Conduct of War vs. Conduct of Soldiers
The issues concerning IDF treatment of Palestinian lives and property are being used by some critics to argue that IDF soldiers were motivated by racism or religiously inspired fervor against the Palestinians, and that the IDF devalued Palestinian life, as demonstrated by the nature of Cast Lead, the aggressive tactics and weapons employed by the IDF, and its allegedly loose ROE. These arguments are similar to some assertions by historians that the U.S. conducted a racist war against the Japanese during World War II. These arguments are flawed, however, in that they conflate the “conduct of war,” the objectives, plans, and operations that are carried out, with the “experience of war,” the conduct of individual soldiers. In the case of Cast Lead, it is clear that the Palestinian population was not the target. In other words, Cast Lead was not conducted with the aim of killing civilians and damaging their property, although Palestinian civilians were killed and property destroyed as a consequence of military operations.
The “experience of war” refers to what individual soldiers did, saw, heard, and thought.
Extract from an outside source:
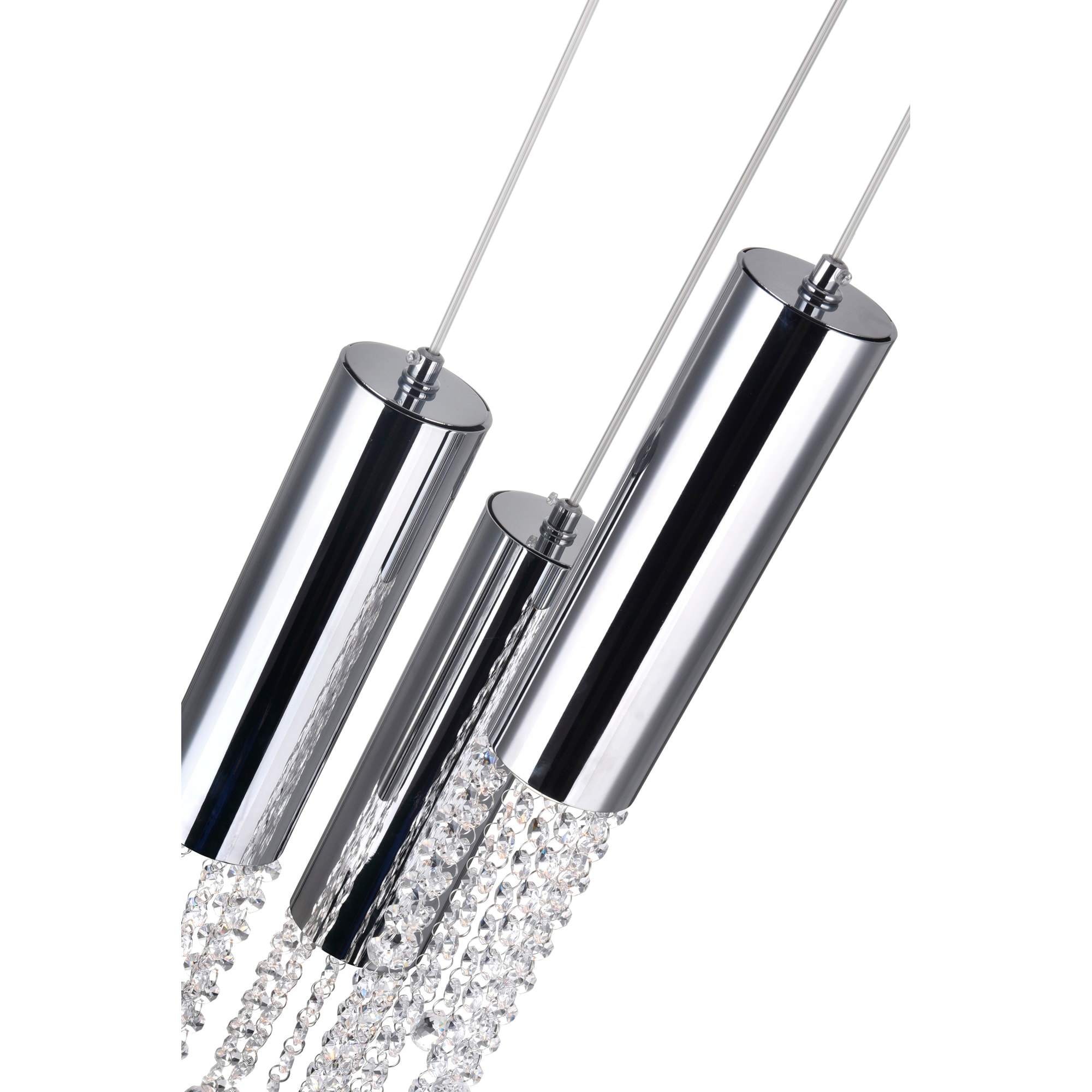 CWI Lighting 5081P10C-R Pendant-Lights - View #5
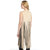 Cripple Creek Womens Double-Faced Drifting Sand 100% Polyester Faux Leather Vest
Obviously, the experience of individuals can vary enormously in an operation on the scale of Cast Lead. Soldiers sometimes do terrible things, and this is true of all armies at all times, but this does not excuse criminal conduct and breakdowns in discipline. So far, there have been only a few cases of alleged serious misconduct involving the “cold-blooded” killing of civilians, and these are in dispute. Some Israeli soldiers were none too gentle in their treatment of civilian property, but others exercised consideration. The IDF, for its own good, needs to investigate the serious allegations carefully — even more so if they point to systemic problems in discipline, training, or the climate in specific units.
The criticism leveled against the IDF raises a broader issue: to what standard should the armed forces of states be held when they are in conflict with nonstate actors operating from within a civilian population. Certainly, these standards should be high, but they cannot be so high as to prevent states from acting in legitimate self-defense. Hamas and other Palestinian terrorist organizations put the Palestinian population of Gaza at risk, often deliberately. Israel responded with an operation that in its essential elements was limited. To be sure, Israel had its own reasons for keeping its operation limited, but the overall effect was to reduce the consequences, harsh as they were, for the civilian population.
Jeffrey White is a defense fellow at The Washington Institute, specializing in the military and security affairs of Iraq and the Levant.